3.2-Million-Year Temperature History from Tiny Fossils
Greenhouse gases, ice sheet thickness among factors causing ice ages
Sosdian and Rosenthal demonstrated that progressive cooling of the deep North Atlantic by about 2 degrees Celsius helped bring on the initial Northern Hemisphere ice ages 2.7 million years ago. They also concluded that the way ice sheets grew and shrank influenced the length and intensity of ice ages. Read more about how they came to these conclusions.

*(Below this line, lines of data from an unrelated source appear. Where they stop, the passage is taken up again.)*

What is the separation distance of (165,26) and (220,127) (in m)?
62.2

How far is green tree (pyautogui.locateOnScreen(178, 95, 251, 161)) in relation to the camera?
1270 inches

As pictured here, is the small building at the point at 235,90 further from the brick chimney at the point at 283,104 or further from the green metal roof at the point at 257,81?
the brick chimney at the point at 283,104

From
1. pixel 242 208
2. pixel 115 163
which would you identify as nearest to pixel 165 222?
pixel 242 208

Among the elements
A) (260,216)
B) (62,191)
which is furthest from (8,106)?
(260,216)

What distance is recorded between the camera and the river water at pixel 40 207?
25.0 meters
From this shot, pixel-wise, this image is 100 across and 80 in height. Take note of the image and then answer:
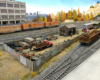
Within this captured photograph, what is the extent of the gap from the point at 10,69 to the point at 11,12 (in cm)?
6188

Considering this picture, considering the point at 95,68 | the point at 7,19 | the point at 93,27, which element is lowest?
the point at 95,68

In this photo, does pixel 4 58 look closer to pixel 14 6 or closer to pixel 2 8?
pixel 2 8

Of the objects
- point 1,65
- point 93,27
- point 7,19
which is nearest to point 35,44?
point 1,65

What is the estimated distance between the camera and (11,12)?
67.6 metres

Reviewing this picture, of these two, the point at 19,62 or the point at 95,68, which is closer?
the point at 95,68

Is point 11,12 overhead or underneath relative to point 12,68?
overhead

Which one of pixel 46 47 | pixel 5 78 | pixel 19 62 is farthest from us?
pixel 46 47

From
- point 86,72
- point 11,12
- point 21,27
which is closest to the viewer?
point 86,72

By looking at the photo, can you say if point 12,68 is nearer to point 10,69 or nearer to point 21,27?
point 10,69

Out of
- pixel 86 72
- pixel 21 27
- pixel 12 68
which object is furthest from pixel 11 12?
pixel 86 72

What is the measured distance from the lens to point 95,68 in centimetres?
906

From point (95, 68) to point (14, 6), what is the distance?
72.7 m

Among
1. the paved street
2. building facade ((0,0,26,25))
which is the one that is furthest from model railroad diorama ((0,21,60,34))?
the paved street

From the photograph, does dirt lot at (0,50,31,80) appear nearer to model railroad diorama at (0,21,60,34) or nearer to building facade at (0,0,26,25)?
model railroad diorama at (0,21,60,34)
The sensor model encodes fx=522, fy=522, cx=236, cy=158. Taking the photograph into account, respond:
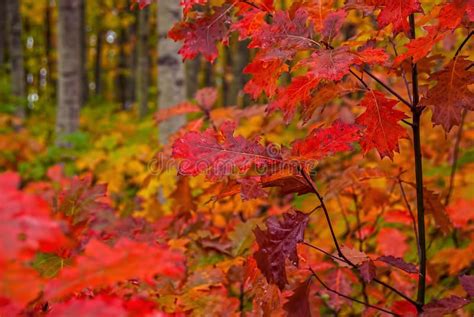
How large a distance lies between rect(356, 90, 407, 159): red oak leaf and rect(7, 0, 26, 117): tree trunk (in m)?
8.97

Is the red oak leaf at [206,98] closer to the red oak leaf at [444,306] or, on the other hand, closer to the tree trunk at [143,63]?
the red oak leaf at [444,306]

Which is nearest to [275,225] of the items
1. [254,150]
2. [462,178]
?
[254,150]

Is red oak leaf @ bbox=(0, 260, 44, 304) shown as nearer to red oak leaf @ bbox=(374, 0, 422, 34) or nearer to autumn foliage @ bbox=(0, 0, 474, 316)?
autumn foliage @ bbox=(0, 0, 474, 316)

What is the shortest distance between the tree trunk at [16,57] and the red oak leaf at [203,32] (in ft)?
28.0

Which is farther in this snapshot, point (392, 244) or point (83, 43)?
point (83, 43)

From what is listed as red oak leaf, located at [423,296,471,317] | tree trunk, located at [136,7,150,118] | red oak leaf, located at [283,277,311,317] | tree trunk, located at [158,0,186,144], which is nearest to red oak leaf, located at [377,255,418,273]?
red oak leaf, located at [423,296,471,317]

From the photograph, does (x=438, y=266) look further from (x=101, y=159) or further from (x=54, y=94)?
(x=54, y=94)

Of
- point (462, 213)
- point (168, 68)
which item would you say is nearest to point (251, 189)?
point (462, 213)

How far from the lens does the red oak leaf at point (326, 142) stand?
123 cm

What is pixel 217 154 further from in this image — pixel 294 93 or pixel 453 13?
pixel 453 13

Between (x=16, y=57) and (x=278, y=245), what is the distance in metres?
9.26

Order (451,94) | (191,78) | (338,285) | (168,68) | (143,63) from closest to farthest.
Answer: (451,94) < (338,285) < (168,68) < (143,63) < (191,78)

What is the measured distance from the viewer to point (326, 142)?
1235 mm

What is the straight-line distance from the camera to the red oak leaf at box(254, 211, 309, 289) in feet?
3.88
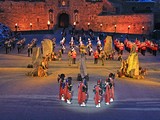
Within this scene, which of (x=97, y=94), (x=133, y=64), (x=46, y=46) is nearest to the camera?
(x=97, y=94)

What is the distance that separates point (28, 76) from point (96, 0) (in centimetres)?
4658

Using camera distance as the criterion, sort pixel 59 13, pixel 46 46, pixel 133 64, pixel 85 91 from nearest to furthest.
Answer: pixel 85 91 → pixel 133 64 → pixel 46 46 → pixel 59 13

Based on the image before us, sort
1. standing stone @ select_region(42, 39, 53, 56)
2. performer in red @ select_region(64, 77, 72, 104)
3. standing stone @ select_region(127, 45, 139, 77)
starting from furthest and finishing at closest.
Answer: standing stone @ select_region(42, 39, 53, 56) → standing stone @ select_region(127, 45, 139, 77) → performer in red @ select_region(64, 77, 72, 104)

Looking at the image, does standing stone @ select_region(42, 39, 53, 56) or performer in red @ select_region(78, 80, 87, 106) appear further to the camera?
standing stone @ select_region(42, 39, 53, 56)

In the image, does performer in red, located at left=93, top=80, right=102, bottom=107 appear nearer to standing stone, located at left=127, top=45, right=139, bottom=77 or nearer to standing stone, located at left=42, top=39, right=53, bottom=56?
standing stone, located at left=127, top=45, right=139, bottom=77

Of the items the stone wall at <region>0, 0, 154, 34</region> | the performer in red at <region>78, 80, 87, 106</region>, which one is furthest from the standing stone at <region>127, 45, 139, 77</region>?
the stone wall at <region>0, 0, 154, 34</region>

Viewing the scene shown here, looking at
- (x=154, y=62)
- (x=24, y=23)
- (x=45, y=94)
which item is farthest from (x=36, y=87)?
(x=24, y=23)

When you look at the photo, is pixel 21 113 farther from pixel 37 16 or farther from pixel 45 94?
pixel 37 16

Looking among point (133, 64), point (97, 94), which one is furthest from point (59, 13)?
point (97, 94)

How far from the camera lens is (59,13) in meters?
74.8

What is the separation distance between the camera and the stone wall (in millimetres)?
69312

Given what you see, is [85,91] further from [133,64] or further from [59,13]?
[59,13]

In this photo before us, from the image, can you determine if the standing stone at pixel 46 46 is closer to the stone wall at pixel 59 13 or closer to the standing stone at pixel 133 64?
the standing stone at pixel 133 64

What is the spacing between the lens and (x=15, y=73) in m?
30.1
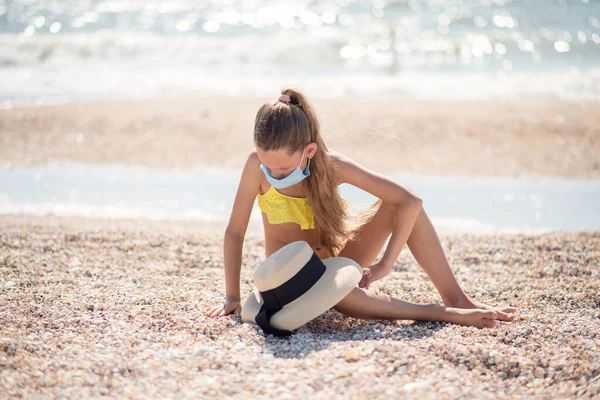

The large continental, Northern Hemisphere ice sheets formed on top of relatively loose sediments during what geologists call the Pliocene-Pleistocene Epoch, before 900,000 years ago. These sediments, saturated with meltwater, made the ice sheets resting on them unstable and unable to grow to great heights. About 900,000 years ago, at the middle of the Pleistocene Epoch, successive ice ages had worn away so much sediment that ice sheets were forming on bare bedrock because so much sediment had worn away. The bedrock was very stable, and the ice sheets were able to grow much thicker. The tall ice sheets were able to survive through relatively warm periods between ice ages, and because the ice sheets didn’t decay as quickly, ice ages became longer.
Ice ages typically wax and wane, Rosenthal explained. In the late Pleiocene, the Northern Hemisphere cycled in and out of ice ages every 40,000 years or so. But about 900,000 years ago, the cycle extended to 100,000 years.
"Scientists used to argue about whether those transitional enhancements were associated with major cooling, and if so, why?” Rosenthal said. “But before you had a temperature record, you couldn't really tell. We know now that each of these transitions is associated with a potential cooling of the planet."
Sosdian added that, "We now also know that, although the beginning of ice ages (in the Northern Hemisphere) is linked to greenhouse gases, the change in intensity is related to how ice sheets grow and decay."